### PASSAGE PROVIDED
==========

3rd Royal Tank Regiment
Nottinghamshire (Sherwood Rangers) Yeomanry
Staffordshire Yeomanry (Queens Own Royal Regiment)
1 st Battalion Buffs (Royal East Kent Regiment) – Infantry
1 st Regiment, Royal Horse Artillery
97th (Kent Yeomanry) Field Regiment, Royal Artillery

They fought the remainder of the Axis forces in Africa until they surrendered on the 13th May 1943. Interestingly they were involved in some of the first battles against the Tiger I, in the Battle of Wadi Akarit, around the 6th and 7th of April. They had been fighting almost constantly for almost a year and at the end of the fighting in Africa, they were one of the
most experienced Brigades in the British Army.

The Brigade then made their way back to England in December of 1943, and after a period of extended leave, they were told they were going to be involved in the Invasion of Normandy, soon after the New Year. The high level of experience that they had gained during their Africa fighting, contrasted with many of the other units that were earmarked to be involved in the Normandy Invasion, many of which, had not seen any fighting since the Battle of France in 1940.

==========

### RECORDED INFORMATION
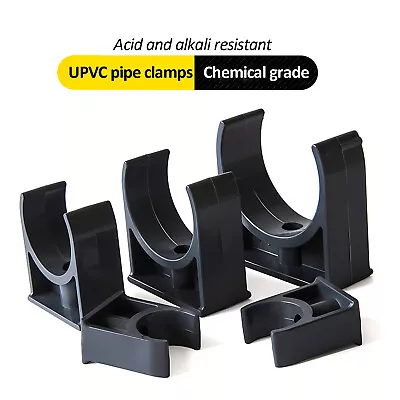 £3.47 • Buy Tube Clamps PVC Pipe Clips Open Pipe Clips 20mm-110mm Fixed Pipe Clamp Support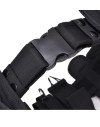 Ceinturon tactique complet entièrement équipé en cordura noir: 10 accessoires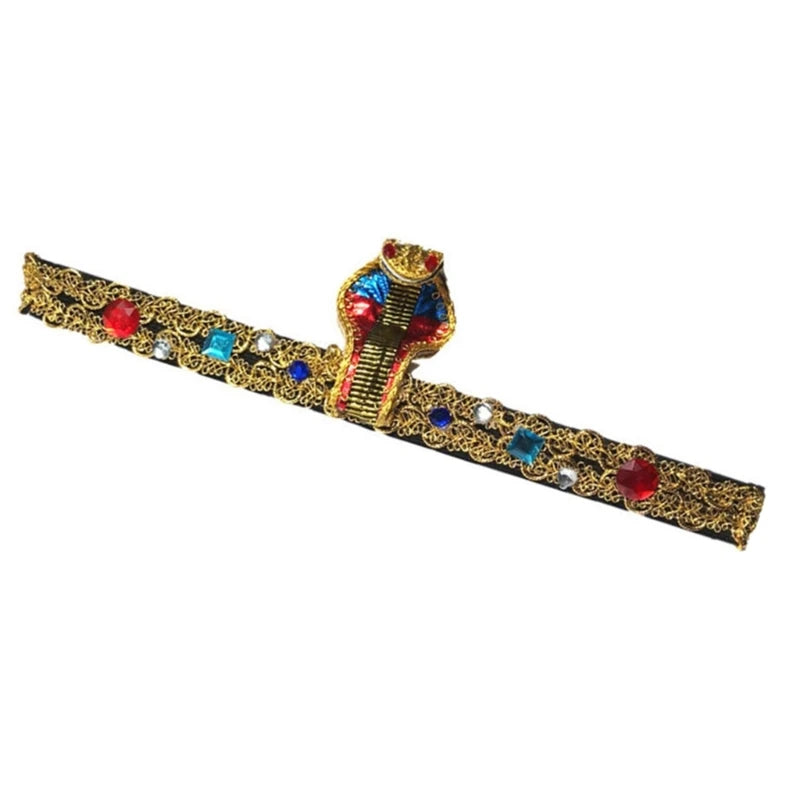 652F Cleopatra Snake Shape Egyptian Headband Punk Hairband Carnivals Hair Decors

==========

### ACTIVITY A
According to the passage on the brigade's war service, in which battle were they involved in some of the first fights against the Tiger I?
### ACTIVITY B
Pick up the passage on the brigade's war service after its final sentence and continue it with a paragraph or two.

### ANSWER AREA A
The Battle of Wadi Akarit, around the 6th and 7th of April.

### ANSWER AREA B
To spread the experienced units out to the other Armoured Divisions and Brigades, two armour Regiments from the Brigade were exchanged out. The 3rd RTR was exchanged with the 24th Lancers from the 29th Armoured Brigade in the 11 th Armoured Division, and the Staffordshire Yeomanry was exchanged with the 4th / 7th Royal Dragoon Guards from the 27th Armoured Brigade, another Independent Armour Brigade. There was also a new support regiment of artillery with the new self propelled 25pdrs (Sextons) and an attached Motor Rifle Battalion of the Kings Royal Rifle Corps.

Sexton self-propelled gun of 147th (Essex Yeomanry) Field Regiment

The Order of Battle for D-Day 6 June 1944 was:
4th / 7th Royal Dragoon Guards
24th Lancers
Nottinghamshire (Sherwood Rangers) Yeomanry
12th Battalion – Kings Royal Rifle Corps
147th (Essex Yeomanry) Field Regiment, Royal Artillery

They were once again under XXX Corps on D-Day and would be involved in the assault on Gold Beach, an 8km stretch of beach between the Omaha and Juno Beaches. Gold Beach was defended by elements of the 716th Static Infantry Division and the 352nd Infantry Division. The assault on Gold Beach was made the by 50th Northumbrian Division (TTs), the 56th Independent Infantry Brigade, and was to be supported by the 8th Armoured Brigade.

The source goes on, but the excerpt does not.